Memory may include the non-volatile memory in computer-readable medium, random access memory (RAM) and/orThe forms such as Nonvolatile memory, such as read-only memory (ROM) or flash memory (flash RAM).Memory is computer-readable mediumExample.
Computer-readable medium includes permanent and non-permanent, removable and non-removable media can be by any methodOr technology come realize information store.Information can be computer readable instructions, data structure, the module of program or other data.The example of the storage medium of computer includes, but are not limited to phase change memory (PRAM), static random access memory (SRAM), movesState random access memory (DRAM), other kinds of random access memory (RAM), read-only memory (ROM), electric erasableProgrammable read only memory (EEPROM), flash memory or other memory techniques, read-only disc read only memory (CD-ROM) (CD-ROM),Digital versatile disc (DVD) or other optical storage, magnetic cassettes, tape magnetic disk storage or other magnetic storage devicesOr any other non-transmission medium, can be used for storage can be accessed by a computing device information.As defined in this article, it calculatesMachine readable medium does not include temporary computer readable media (transitory media), such as the data-signal and carrier wave of modulation.
It will be understood by those skilled in the art that the embodiment of this specification can provide as the production of method, system or computer programProduct.Therefore, in terms of this specification embodiment can be used complete hardware embodiment, complete software embodiment or combine software and hardwareEmbodiment form.Moreover, it wherein includes computer available programs that this specification embodiment, which can be used in one or more,Implement in the computer-usable storage medium (including but not limited to magnetic disk storage, CD-ROM, optical memory etc.) of codeThe form of computer program product.
This specification embodiment can describe in the general context of computer-executable instructions executed by a computer,Such as program module.Generally, program module includes routines performing specific tasks or implementing specific abstract data types, journeySequence, object, component, data structure etc..This specification embodiment can also be practiced in a distributed computing environment, in these pointsCloth calculates in environment, by executing task by the connected remote processing devices of communication network.In distributed computing ringIn border, program module can be located in the local and remote computer storage media including storage equipment.

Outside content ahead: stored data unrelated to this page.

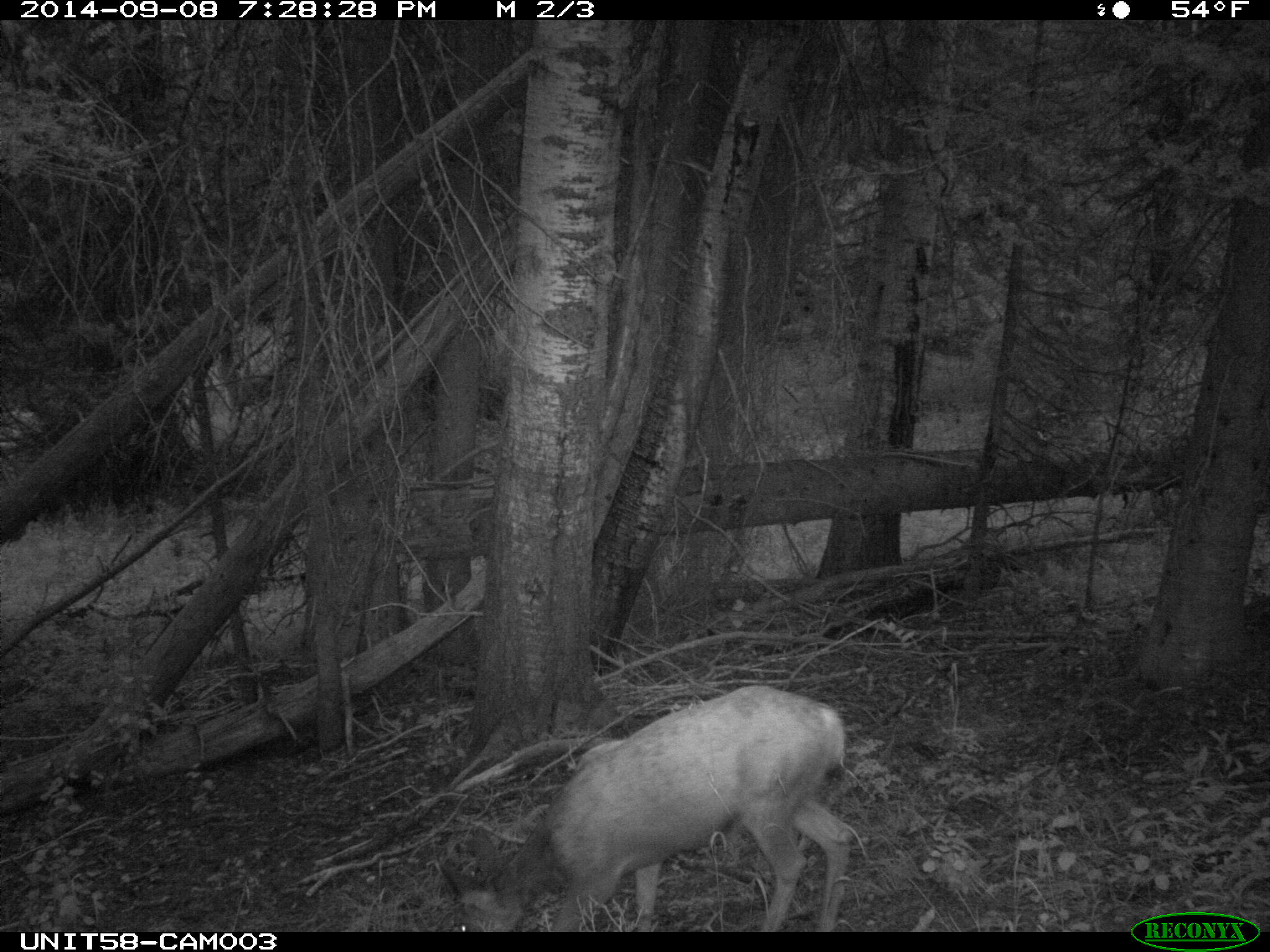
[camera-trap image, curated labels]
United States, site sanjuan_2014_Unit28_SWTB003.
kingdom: Animalia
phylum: Chordata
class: Mammalia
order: Artiodactyla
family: Cervidae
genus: Odocoileus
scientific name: Odocoileus hemionus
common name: mule deer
Odocoileus hemionus (mule deer).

In the description of this specification, reference term " one embodiment ", " some embodiments ", " example ", " specifically showThe description of example " or " some examples " etc. means specific features, structure, material or spy described in conjunction with this embodiment or examplePoint is contained at least one embodiment or example of this specification embodiment.In the present specification, to the signal of above-mentioned termProperty statement be necessarily directed to identical embodiment or example.Moreover, particular features, structures, materials, or characteristics describedIt may be combined in any suitable manner in any one or more of the embodiments or examples.In addition, without conflicting with each other, thisThe technical staff in field can be by the spy of different embodiments or examples described in this specification and different embodiments or examplesSign is combined.
The foregoing is merely the embodiments of this specification embodiment, are not limited to this specification embodiment.It is rightFor those skilled in the art, this specification embodiment can have various modifications and variations.It is all in this specification embodimentAny modification, equivalent replacement, improvement and so within spirit and principle, the right that should be included in this specification embodiment are wantedWithin the scope of asking.